Saving a network in MyOwnLLM (Settings → Networks → Status → "+ Add network" → Save & activate) appeared to work within a session, but after restart every LLM setting was reset to defaults — providers, active family, every saved network, accepting policy, agent permissions, prompts, the auto-gossip toggle, all gone. The network the user just saved also vanished from the LLM's UI.

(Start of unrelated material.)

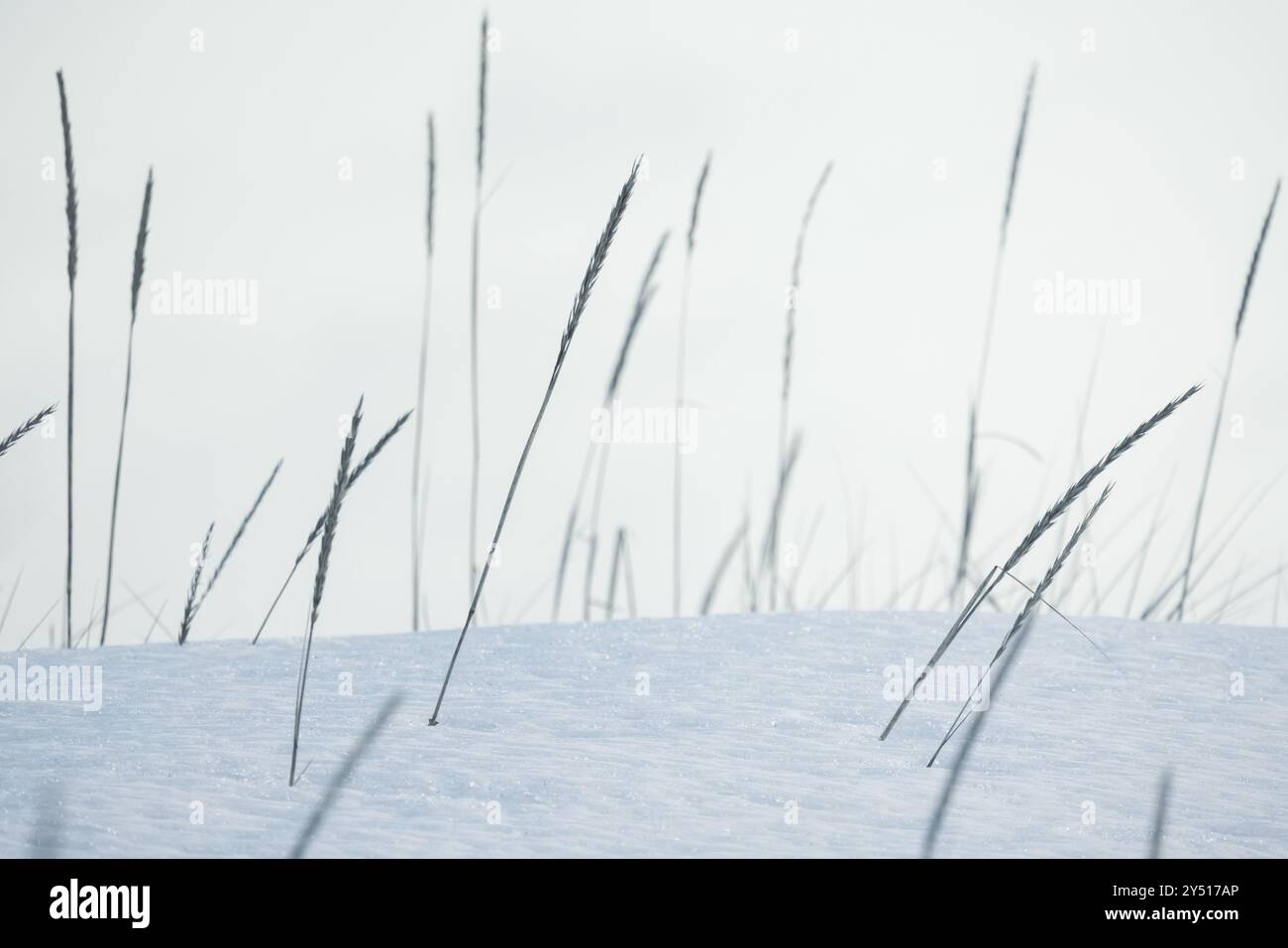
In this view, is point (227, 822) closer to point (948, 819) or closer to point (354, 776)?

The user reported it as "is network saving broken?".

Root cause

The bundled myownmesh serve daemon and the LLM were both writing to ~/.myownllm/config.json with different, incompatible schemas:

  • LLM Config: {providers, active_family, cloud_mesh.networks, prompts under networks[*].prompts, agent_permissions under networks[*].agent_permissions, auto_update, ...}
  • daemon's myownmesh_core::MeshConfig: {version, identity_path, auto_update, auto_cleanup, daemon, networks} — note: top-level networks array, no cloud_mesh wrapper.

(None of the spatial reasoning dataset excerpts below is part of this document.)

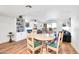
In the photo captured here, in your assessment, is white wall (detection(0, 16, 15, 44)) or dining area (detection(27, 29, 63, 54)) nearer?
white wall (detection(0, 16, 15, 44))

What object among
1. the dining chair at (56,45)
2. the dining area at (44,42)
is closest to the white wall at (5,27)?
the dining area at (44,42)

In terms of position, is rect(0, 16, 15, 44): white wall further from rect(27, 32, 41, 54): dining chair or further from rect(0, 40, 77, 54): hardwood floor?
rect(27, 32, 41, 54): dining chair

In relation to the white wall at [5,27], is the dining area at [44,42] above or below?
below

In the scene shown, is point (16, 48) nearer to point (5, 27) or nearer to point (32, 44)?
point (32, 44)

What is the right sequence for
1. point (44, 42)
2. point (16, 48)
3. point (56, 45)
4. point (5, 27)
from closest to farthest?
point (5, 27) → point (16, 48) → point (56, 45) → point (44, 42)

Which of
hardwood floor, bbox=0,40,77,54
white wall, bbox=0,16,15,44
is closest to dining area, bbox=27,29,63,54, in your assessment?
hardwood floor, bbox=0,40,77,54

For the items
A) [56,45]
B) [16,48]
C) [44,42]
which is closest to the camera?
[16,48]

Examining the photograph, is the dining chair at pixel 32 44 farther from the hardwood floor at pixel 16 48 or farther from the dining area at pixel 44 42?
the hardwood floor at pixel 16 48

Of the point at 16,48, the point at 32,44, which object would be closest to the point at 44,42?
the point at 32,44

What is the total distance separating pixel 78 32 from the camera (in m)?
2.09

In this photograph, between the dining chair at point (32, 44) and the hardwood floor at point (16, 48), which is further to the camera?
the dining chair at point (32, 44)

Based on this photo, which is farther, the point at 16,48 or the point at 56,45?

PR #203's daemon.rs set MYOWNMESH_HOME=~/.myownllm so the daemon shared the LLM's directory for identity + rosters. That sharing worked for those files but had the side effect of pointing the daemon's {MYOWNMESH_HOME}/config.json at the same path as the LLM's ~/.myownllm/config.json — where they have incompatible schemas.

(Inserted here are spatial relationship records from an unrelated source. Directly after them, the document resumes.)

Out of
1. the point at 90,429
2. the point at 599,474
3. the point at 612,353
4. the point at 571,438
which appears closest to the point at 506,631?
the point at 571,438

MeshConfig::load() doesn't use #[serde(deny_unknown_fields)], so every LLM-only key deserialized as unknown-and-silently-ignored. Then any NetworkAdd IPC call (the user clicking Save & activate) triggered the daemon's persist_network_add:

let mut cfg = MeshConfig::load().map_err(...)?;   // strips LLM keys on parse
cfg.networks.push(net.clone());
cfg.save().map_err(...)?;                          // writes only MeshConfig back

~/.myownllm/config.json would flip from LLM shape to daemon shape mid-session, wiping providers / active_family / cloud_mesh / prompts / permissions / auto_gossip / accepting. The LLM's in-memory _cached config kept the original LLM shape, so the user saw no damage until next launch. On restart, loadConfig read the daemon shape, mergeDefaults filled in LLM defaults from DEFAULT_CONFIG, and the user's settings appeared as factory defaults. cloud_mesh.networks ended up empty (the daemon's networks field is at top level, not inside cloud_mesh), so the user's saved network disappeared from the LLM's saved-networks list.

Fix

Isolate the daemon under a dedicated subdirectory: ~/.myownllm/.myownmesh/. The daemon's config.json + updates/ live there; the LLM's ~/.myownllm/config.json is no longer in the daemon's MYOWNMESH_HOME tree, so the daemon's persist path can't reach it. Identity, rosters, and signed governance states get moved into the subdir on first launch so existing users keep their pubkey + peer approvals — losing identity continuity would orphan every user's Device ID and force every paired peer through a fresh approval round.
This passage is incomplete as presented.